Exchange-correlation potential built on the derivative discontinuity of electron density

TL;DR

This paper introduces a novel method for constructing exchange-correlation potentials in electronic structure calculations by leveraging the derivative discontinuity of electron density, leading to improved predictions of molecular properties.

Contribution

The work develops a first-principles approach to build XC potentials using a spatially dependent mixing parameter derived from the derivative discontinuity, with an approximation that enhances computational efficiency.

Findings

Accurately predicts ionization energies and fundamental gaps.

Provides reasonable estimates of singlet-triplet energy differences.

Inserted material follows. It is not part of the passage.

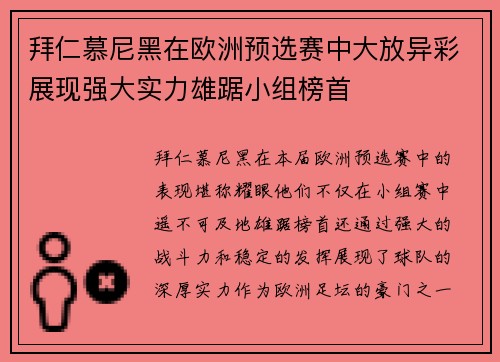 拜仁慕尼黑在欧洲预选赛中大放异彩展现强大实力雄踞小组榜首

拜仁慕尼黑在本届欧洲预选赛中的表现堪称耀眼他们不仅在小组赛中遥不可及地雄踞榜首还通过强大的战斗力和稳定的发挥展现了球队的深厚实力作为欧洲足坛的豪门之一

Potential for further improvement by removing the approximation.

Abstract

Electronic structures are fully determined by the exchange-correlation (XC) potential. In this work, we develop a new method to construct reliable XC potentials by properly mixing the exact exchange and the local density approximation potentials in real space. The spatially dependent mixing parameter is derived based on the derivative discontinuity of electron density and is first-principle. We derived the equations for solving the mixing parameter and proposed an approximation to simplify these equations. Based on this approximation, this new method gives reasonable predictions for the ionization energies, fundamental gaps, and singlet-triplet energy differences for various molecular systems. The impact of the approximation on the constructed XC potentials is examined, and it is found that the quality of the XC potentials can be further improved by removing the approximation. This work demonstrates that the derivative discontinuity of electron density is a promising constraint for constructing high-quality XC potentials.